Tweethearts can now say it with a candy classic
By Bruce Horovitz
USA Today
"I love you" is so 2009.
The newest way to send an affectionate message this Valentine's Day comes with a social media twist: "Tweet Me."
Twitter and Sweethearts candy unveiled plans this week to stamp Tweet Me on the familiar heart-shaped candy that embraced short messages long before Twitter was even a glitter.
For the 145-year-old Sweet-hearts brand, the move accelerates recent commercial tie-ins. For Twitter, it's a freebie public relations coup.
And for the nation's marketers, it's yet another savvy step into the virtual world and away from conventional advertising. The not-so-subtle message within the message: You can't even bite into Valentine's Day candy any more without getting a commercial message.
"This is an indication of the new media yet to come," says Patricia Martin, author of "Renaissance Generation: The Rise of the Cultural Consumer and What it Means to Your Business."

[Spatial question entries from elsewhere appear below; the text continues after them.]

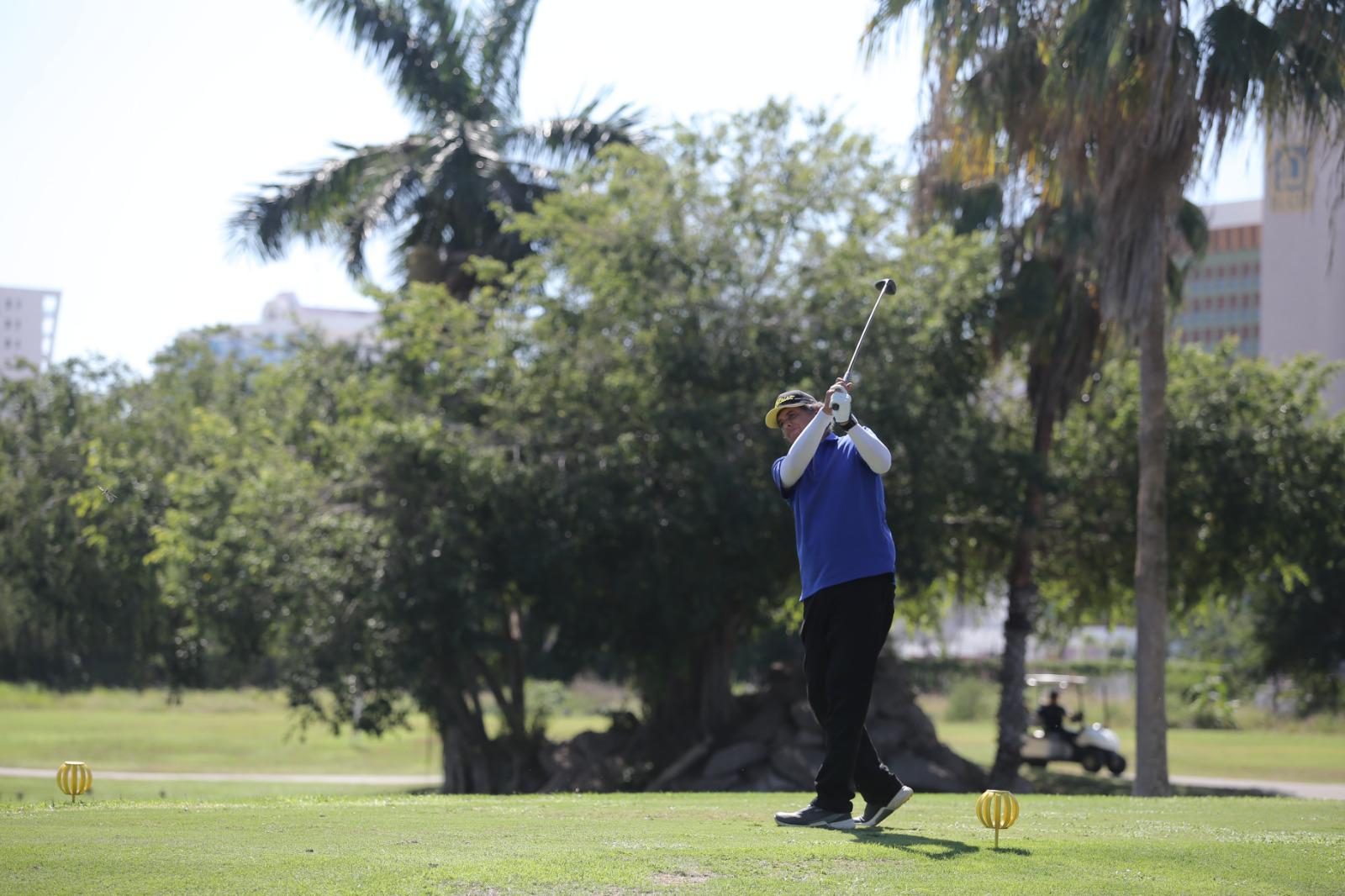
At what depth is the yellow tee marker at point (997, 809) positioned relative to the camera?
607 cm

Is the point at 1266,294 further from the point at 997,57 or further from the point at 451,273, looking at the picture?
the point at 997,57

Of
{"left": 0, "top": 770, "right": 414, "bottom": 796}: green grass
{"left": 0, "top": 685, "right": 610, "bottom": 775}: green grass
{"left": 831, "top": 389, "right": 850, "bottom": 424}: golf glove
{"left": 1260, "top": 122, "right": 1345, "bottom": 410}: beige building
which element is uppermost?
{"left": 1260, "top": 122, "right": 1345, "bottom": 410}: beige building

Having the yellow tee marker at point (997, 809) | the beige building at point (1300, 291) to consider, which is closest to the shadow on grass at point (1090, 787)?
the yellow tee marker at point (997, 809)

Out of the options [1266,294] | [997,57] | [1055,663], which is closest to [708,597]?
[997,57]

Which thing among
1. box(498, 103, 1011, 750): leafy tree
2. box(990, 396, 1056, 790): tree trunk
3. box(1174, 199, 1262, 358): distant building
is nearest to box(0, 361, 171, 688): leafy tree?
box(498, 103, 1011, 750): leafy tree

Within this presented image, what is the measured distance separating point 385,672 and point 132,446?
9173 millimetres

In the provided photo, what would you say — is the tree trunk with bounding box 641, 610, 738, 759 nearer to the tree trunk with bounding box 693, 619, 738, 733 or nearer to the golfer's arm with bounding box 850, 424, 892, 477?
the tree trunk with bounding box 693, 619, 738, 733

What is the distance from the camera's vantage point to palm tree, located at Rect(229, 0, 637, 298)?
2573 cm

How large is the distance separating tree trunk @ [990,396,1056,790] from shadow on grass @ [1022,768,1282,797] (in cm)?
92

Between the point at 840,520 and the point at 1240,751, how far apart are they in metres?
30.6

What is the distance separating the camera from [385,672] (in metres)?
19.6

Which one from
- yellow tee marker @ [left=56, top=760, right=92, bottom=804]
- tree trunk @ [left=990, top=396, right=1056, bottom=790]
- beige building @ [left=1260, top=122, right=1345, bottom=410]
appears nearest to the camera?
yellow tee marker @ [left=56, top=760, right=92, bottom=804]

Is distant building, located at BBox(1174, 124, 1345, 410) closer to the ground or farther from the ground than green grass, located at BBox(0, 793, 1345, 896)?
farther from the ground

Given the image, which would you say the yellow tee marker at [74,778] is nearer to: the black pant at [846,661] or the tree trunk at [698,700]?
the black pant at [846,661]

"It's a new way of advertising when two brands get together to create cultural meaning. That's very different from creating a 30-second TV spot."
Your odds of landing a Sweetheart candy that actually says Tweet Me: about one in 80. That's because there are 79 other phrases in use this year.
"We've always been short and sweet," says Jackie Hague, vice president of marketing at New England Confectionery, maker of the Sweethearts brand. "In this case, the technology merged with the ritual."
Sweethearts also will launch an iPhone app that sends virtual Sweethearts boxes with personalized messages that can appear on anyone's Twitter page.
"These two brands were made for each other," says brand consultant David Vinjamuri, author of "Accidental Branding: How Ordinary People Build Extraordinary Brands."
"A message in a Sweetheart has always been shorter than a tweet."
In an online survey last year, Sweethearts asked consumers to suggest the next Sweetheart candy saying, and received more than 10,000 replies. Tweet Me lapped the field. Text Me rated a distant second. Love Bug — inspired by a Jonas Brothers hit song, not the Disney movie — ranked third, Hague says.
Sweethearts executives phoned Twitter executives, and a match was made. "It's even more proof that people can say anything in short messages," says Biz Stone, co-founder of Twitter. "A 140-character message may seem short. Sweethearts are even smaller."
Tweet Me isn't the first techno phrase to zoom to the top of Sweetheart's popularity list. But most of the once-hot phrases — including Fax Me and Email Me — now seem very uncool.
Sweethearts did not have to pay Twitter anything to stamp the phrase Tweet Me on its candy, although the two companies are working in tandem on this. But Hague insists that Sweethearts isn't a commercial sellout.
"It's a recognition that society is changing the way to say I love you," she says. In fact, she says, because the phrase was the top vote-getter among consumers, "it's less commercial and more democratic."
There's one quasi-commercial phrase that won't show up on its candy this Valentine's Day: Bite Me.
In a tie-in with the "Twilight" film last spring, Sweetheart placed that key phrase from the movie and book on some candy.
But the company received complaints from some consumers. "Some thought that was a bit sexually suggestive," Hague says.